───── Texto do exercício ─────
Os novos fundos europeus devem ser usados em grande obras/grandes projetos ou mais para as empresas?
Uma primeira nota para sublinhar não apenas o facto desses recursos serem menos do que se chegou a anunciar como serão também receitas futuras que agora foram antecipadas. Uma segunda para anotar infelizmente a profunda dependência que o país tem hoje destes fundos. Na UE, em termos de investimento público, a dependência de cada um dos Estado dos fundos europeus vai do 8 ao 80, Portugal está nos 80.
Defendo que os fundos europeus — sejam os do próximo Quadro Financeiro Plurianual, sejam os do PRR [Plano de Recuperação e Resiliência] — devem ser orientados para as necessidades nacionais. E este é um dos primeiros problemas que está colocado: o dos critérios de aplicação. O meu receio é que, em vez desses recursos, se destinarem a recuperar o país de uma recessão económica, a promover uma política de substituição de importações por produção nacional, para assegurar a coesão e desenvolvimento de todo o território, a construir equipamentos públicos há muito reclamados pelas populações – hospitais, centros de saúde, escolas, infraestruturas de transporte, entre outras – se destinem a financiar grandes grupos económicos, incluindo estrangeiros, que aqui se fixam com esse propósito. Tem de ser Portugal a decidir como é que esses recursos devem ser utilizados e, como Presidente da República, não prescindiria de uma intervenção nesse sentido.
───── Dados disponíveis ─────
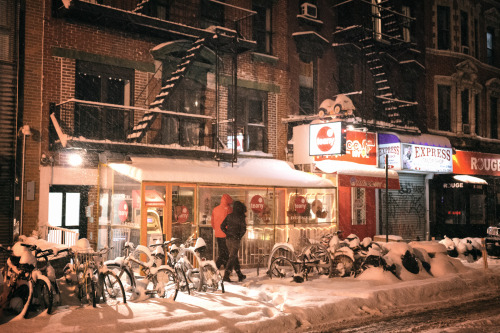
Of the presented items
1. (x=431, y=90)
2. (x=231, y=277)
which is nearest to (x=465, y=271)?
(x=231, y=277)

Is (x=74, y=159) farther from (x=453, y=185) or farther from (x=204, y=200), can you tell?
(x=453, y=185)

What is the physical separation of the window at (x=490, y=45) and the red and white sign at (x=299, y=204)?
1796 centimetres

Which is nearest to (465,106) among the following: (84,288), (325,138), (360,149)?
(360,149)

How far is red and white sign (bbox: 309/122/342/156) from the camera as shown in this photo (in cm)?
1722

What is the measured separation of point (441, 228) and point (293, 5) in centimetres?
1193

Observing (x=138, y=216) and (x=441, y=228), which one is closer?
(x=138, y=216)

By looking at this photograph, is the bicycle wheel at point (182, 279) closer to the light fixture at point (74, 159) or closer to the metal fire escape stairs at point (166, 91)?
the metal fire escape stairs at point (166, 91)

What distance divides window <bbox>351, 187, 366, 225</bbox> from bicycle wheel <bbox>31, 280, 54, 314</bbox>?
1405 cm

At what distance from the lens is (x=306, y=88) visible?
2058cm

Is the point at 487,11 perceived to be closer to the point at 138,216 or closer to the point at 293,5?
the point at 293,5

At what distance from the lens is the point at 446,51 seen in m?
25.6

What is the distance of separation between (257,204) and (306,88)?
669 cm

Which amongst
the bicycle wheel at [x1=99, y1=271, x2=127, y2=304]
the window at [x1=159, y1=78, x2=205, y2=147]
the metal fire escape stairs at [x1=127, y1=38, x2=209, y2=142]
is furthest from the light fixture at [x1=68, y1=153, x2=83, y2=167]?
the bicycle wheel at [x1=99, y1=271, x2=127, y2=304]

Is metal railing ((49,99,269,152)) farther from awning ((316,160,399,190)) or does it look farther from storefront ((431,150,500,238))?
storefront ((431,150,500,238))
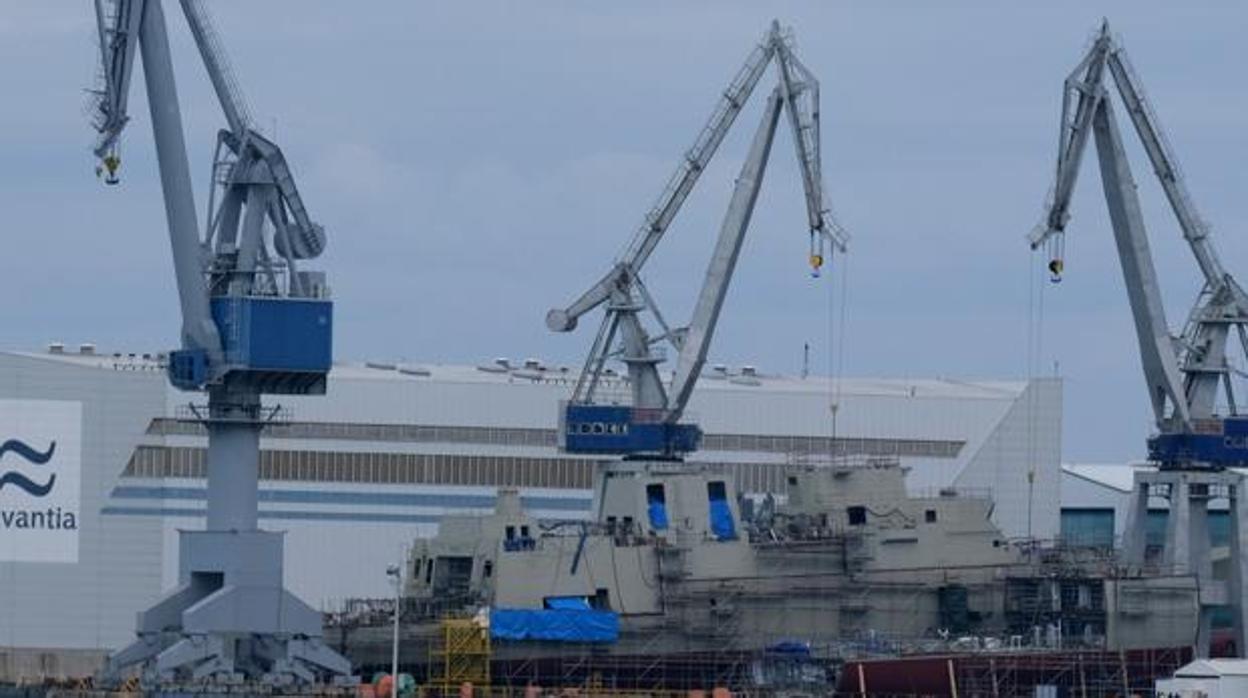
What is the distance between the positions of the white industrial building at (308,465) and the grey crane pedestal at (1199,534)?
13229 millimetres

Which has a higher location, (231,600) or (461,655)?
(231,600)

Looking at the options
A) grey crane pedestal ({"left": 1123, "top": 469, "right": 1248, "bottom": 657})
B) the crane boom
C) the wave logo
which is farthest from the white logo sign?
grey crane pedestal ({"left": 1123, "top": 469, "right": 1248, "bottom": 657})

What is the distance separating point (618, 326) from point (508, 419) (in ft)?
32.6

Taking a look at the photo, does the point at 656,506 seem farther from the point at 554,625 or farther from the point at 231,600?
the point at 231,600

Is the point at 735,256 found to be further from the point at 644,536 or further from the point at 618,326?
the point at 644,536

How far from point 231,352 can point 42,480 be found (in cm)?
─────
**Complete o seguinte**:
A. Segundo o texto sobre os fundos europeus, onde se situa Portugal quanto à dependência dos fundos europeus no investimento público?
B. Transcreva do texto sobre os fundos europeus o trecho que vai de "Uma primeira nota" a "está nos 80.".
C. Estas afirmações estão de acordo com o texto sobre os fundos europeus? Responda sim ou não a cada uma e cite as palavras do texto que o decidem. (i) Os fundos europeus devem ser orientados para as necessidades nacionais. (ii) Os recursos são mais do que se chegou a anunciar. (iii) Hospitais e escolas estão entre os equipamentos públicos há muito reclamados pelas populações.

**Respostas da atividade**:
A. Nos 80, numa escala que, na UE, vai do 8 ao 80.

B.
Uma primeira nota para sublinhar não apenas o facto desses recursos serem menos do que se chegou a anunciar como serão também receitas futuras que agora foram antecipadas. Uma segunda para anotar infelizmente a profunda dependência que o país tem hoje destes fundos. Na UE, em termos de investimento público, a dependência de cada um dos Estado dos fundos europeus vai do 8 ao 80, Portugal está nos 80.

C.
(i) Sim: "devem ser orientados para as necessidades nacionais".
(ii) Não: "esses recursos serem menos do que se chegou a anunciar".
(iii) Sim: "hospitais, centros de saúde, escolas".